I did use it three times a day in the hopes of better nerve transmission. About four days into the treatment, my usual leg dysthesia worsened. I suspected that somehow already faulty messages were now being really well transmitted. The sensation of very painful tingling ran throughout my legs. Ou-uch! I stopped the 4-aminopyridine immediately and within a day or two, my abnormal sensations returned to usual and tolerable levels.

I was disappointed in the results but it never occured to me to try again at a lower dose. (I so hated the sensations that I wrote "bird poison" on the bottle and turned it upside down in the medicine cabinet.)

I'm also taking 2400 mg neurontin, 2500 mg Keppra, and 4.5 mg LDN. And Copaxone for its so-called neuroprotective capacity if nothing else.

But I'd be interested in doing the guinea pig thing again if that seems reasonable at a lower dose. Do you have dysthesias or parathesias, Cleo?

For the most part, the neurontin helps my dysthesia and Keppra is terrific for spasticity. And, maybe the LDN helps- I can tell very easily when my endorphin levels are higher. The LDN seems to suppress mine for 8-10 hours after ingestion, so I take mine earlier in the evening then is usually recommended.

So any input? Others' experience? Was the increase in dysthesias a fluke? Tingling is listed as a side effect even though a decrease in parathesias is supposed to be a benefit.

My compounding pharmacist was sympathetic but had no real other information.

Vicki

Hi VickiG, thanks for your post and please visit often and let us all know how things are going..

Philip

VickiG, I have not experience parathesias or dysthesias. I have had PPMS for 16 years. I am still ambulatory but do use a cane and AFO. About 10 years ago, my neuro prescribed 4-AP. I, too, did not like the way it made me feel tingly inside, so I quit taking it. It was about a year ago that I ask my neuro about it again. I am on 5mg and usually take it once a day in the morning. One day I took two about two hours apart. Not only did I notice I was stronger, but my husband did, too. I am still staying with one a day unless I really need the additional stamina.

I did take neurotin for about a week and couldn't tolerate the tingling it produced. I have not tried it again. I did not feel stronger on the neurotin.

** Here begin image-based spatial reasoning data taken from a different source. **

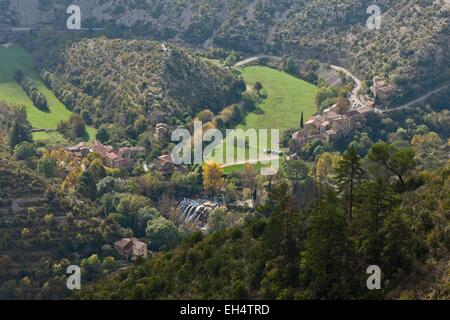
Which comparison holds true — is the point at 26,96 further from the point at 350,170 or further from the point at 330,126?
the point at 350,170

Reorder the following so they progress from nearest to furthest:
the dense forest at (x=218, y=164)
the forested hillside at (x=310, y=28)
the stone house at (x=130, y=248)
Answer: the dense forest at (x=218, y=164) → the stone house at (x=130, y=248) → the forested hillside at (x=310, y=28)

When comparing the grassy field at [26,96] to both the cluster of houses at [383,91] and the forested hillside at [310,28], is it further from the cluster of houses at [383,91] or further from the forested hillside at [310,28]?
the cluster of houses at [383,91]

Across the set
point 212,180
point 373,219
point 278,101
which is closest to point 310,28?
point 278,101

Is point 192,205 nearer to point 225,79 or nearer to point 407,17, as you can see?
point 225,79

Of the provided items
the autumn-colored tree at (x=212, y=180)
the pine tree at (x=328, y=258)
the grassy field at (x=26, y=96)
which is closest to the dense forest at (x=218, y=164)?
the pine tree at (x=328, y=258)

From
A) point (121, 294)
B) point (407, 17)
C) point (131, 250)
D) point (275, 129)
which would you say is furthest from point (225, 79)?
point (121, 294)

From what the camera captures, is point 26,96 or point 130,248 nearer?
point 130,248

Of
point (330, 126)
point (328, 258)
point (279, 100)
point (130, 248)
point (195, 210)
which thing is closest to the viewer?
point (328, 258)

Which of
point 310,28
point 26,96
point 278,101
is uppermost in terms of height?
point 310,28
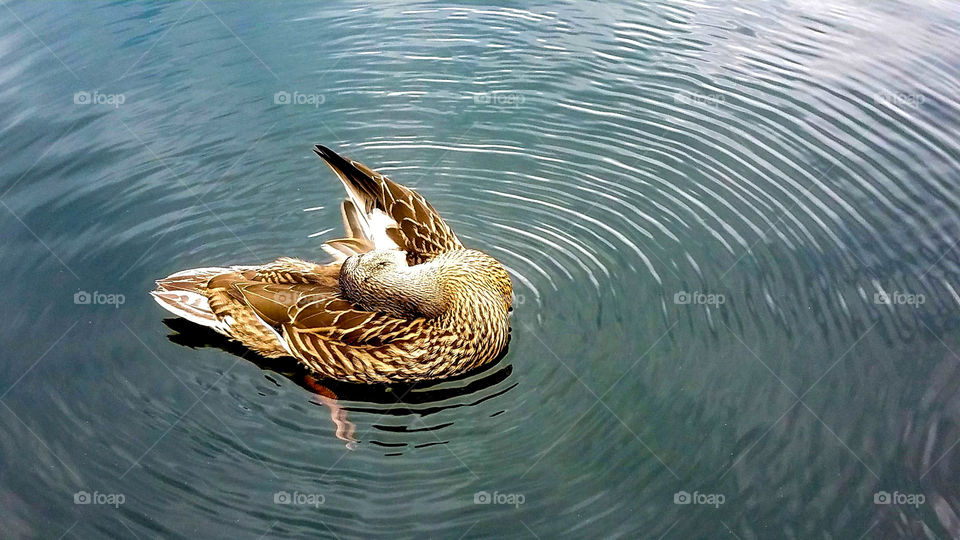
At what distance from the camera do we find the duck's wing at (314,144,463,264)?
6766mm

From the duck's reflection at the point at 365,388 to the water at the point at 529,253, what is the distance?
1.7 inches

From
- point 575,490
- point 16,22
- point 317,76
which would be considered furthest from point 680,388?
point 16,22

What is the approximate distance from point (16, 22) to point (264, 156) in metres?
4.72

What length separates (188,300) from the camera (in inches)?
253

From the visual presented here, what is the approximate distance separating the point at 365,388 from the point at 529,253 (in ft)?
6.15

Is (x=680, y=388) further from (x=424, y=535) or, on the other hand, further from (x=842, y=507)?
(x=424, y=535)

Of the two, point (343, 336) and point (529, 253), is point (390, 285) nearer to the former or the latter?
point (343, 336)

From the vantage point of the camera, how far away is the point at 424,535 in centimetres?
503

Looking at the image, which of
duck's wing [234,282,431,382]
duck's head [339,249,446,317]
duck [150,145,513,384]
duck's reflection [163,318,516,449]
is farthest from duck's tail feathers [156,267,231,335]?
duck's head [339,249,446,317]

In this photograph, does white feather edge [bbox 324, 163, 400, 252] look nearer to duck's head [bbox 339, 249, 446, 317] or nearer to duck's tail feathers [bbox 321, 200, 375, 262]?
duck's tail feathers [bbox 321, 200, 375, 262]

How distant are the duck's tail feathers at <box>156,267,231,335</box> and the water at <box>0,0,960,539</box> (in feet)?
0.67

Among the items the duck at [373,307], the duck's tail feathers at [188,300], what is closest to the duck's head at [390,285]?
the duck at [373,307]

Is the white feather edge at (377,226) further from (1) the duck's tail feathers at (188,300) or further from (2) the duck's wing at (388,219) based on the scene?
(1) the duck's tail feathers at (188,300)

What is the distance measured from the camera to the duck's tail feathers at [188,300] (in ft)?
21.1
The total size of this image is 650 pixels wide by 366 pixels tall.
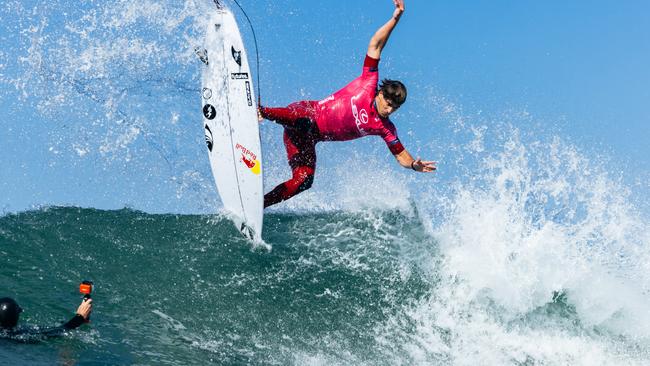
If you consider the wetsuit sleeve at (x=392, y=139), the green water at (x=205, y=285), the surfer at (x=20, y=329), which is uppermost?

I do find it so interesting that not only does everyone's body react so differently to MS, but also their bodies react so differently to the different drugs that are around. I take LDN with no negative side effects, but also no positive side effects. Yet, I have read many stories of people who were much better after taking LDN.

Since there are no answers for this disease, all I can say is keep trying the things that make sense to you. Some will work, some won't, but none of us can afford to give up. I am a firm believer that you do whatever is necessary to keep yourself as normal as possible. After 16 years, I have learned that the world around you reacts to you based on how you react to yourself. It is true that you can either have MS or it can have you. Good luck!

I haven't had time to contact my neuro to ask about the downside of 4-AP but will try to do so today and let everyone know what he says.